The northern voalavo probably largely lives on the ground, but is able to climb in vegetation. It likes areas with dense networks of roots, among which it moves using runways and natural tunnels. The species is nocturnal (active during the night), is solitary, probably eats fruits and seeds, and bears up to three young per litter.
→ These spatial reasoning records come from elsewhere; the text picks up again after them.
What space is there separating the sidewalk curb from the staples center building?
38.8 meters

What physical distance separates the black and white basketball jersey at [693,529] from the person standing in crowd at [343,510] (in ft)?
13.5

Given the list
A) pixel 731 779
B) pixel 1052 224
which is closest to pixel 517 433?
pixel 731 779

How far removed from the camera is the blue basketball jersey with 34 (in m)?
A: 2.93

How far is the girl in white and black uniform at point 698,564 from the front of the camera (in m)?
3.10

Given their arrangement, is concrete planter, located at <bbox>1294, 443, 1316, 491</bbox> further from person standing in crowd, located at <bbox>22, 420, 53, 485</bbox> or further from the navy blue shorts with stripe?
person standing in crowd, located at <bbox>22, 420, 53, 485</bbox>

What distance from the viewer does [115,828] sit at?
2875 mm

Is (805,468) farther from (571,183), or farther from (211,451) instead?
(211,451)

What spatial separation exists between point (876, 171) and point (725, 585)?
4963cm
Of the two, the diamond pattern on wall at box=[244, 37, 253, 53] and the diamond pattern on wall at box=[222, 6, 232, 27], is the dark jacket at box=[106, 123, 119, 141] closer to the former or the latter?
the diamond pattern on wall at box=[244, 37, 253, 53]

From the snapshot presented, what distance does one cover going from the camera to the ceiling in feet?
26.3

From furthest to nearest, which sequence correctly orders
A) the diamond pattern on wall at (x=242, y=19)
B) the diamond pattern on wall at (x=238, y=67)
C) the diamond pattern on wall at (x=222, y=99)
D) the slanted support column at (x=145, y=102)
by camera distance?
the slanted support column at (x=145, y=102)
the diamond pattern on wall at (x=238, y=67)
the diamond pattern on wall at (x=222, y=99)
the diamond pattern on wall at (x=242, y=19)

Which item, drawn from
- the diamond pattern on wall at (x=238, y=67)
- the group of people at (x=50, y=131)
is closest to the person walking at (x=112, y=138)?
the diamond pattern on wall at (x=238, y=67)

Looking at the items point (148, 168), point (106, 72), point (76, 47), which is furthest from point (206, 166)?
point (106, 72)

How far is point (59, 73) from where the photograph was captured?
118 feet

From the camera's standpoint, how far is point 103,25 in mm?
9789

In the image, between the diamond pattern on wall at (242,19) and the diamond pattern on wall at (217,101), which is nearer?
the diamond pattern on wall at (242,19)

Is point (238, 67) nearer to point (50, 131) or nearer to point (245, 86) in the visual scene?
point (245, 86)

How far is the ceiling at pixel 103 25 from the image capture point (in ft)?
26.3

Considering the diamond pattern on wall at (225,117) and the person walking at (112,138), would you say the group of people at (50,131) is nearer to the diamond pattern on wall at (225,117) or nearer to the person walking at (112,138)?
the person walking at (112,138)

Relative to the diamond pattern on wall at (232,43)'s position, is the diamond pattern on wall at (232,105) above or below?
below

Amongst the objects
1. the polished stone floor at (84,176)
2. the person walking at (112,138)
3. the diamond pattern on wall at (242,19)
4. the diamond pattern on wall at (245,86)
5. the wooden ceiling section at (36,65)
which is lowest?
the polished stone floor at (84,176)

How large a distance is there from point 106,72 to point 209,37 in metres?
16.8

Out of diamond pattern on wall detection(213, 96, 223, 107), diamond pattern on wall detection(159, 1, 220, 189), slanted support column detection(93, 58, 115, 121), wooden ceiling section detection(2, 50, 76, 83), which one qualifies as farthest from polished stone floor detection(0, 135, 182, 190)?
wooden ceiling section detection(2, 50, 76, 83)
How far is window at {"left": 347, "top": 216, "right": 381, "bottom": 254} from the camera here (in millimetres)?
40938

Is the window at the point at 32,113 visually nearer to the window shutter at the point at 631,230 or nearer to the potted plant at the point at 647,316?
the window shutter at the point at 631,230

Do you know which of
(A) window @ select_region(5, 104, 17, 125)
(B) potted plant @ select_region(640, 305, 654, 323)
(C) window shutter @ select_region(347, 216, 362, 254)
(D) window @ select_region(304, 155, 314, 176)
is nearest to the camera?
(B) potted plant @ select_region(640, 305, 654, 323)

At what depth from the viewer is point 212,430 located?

A variety of parasitic arthropods have been recorded on northern voalavo: mites from the families Laelapidae and Trombiculidae (both Marojejy and Anjanaharibe-Sud), the demodecid mite Demodex (Marojejy only), the atopomelid mite Listrophoroides (both Marojejy and Anjanaharibe-Sud), and unidentified sucking lice (Anjanaharibe-Sud only). In 2007, a laelapid mite found on V.gymnocaudus in Anjanaharibe-Sud was described as a new species, Andreacarus voalavo. The apicomplexan parasite Eimeria has also been recorded in Anjanaharibe-Sud.

==Conservation status==
Although it has a small range and is uncommon even within that range, no major threats are known and virtually all of its distribution is within protected areas. The species is therefore classified as "Least Concern" on the IUCN Red List.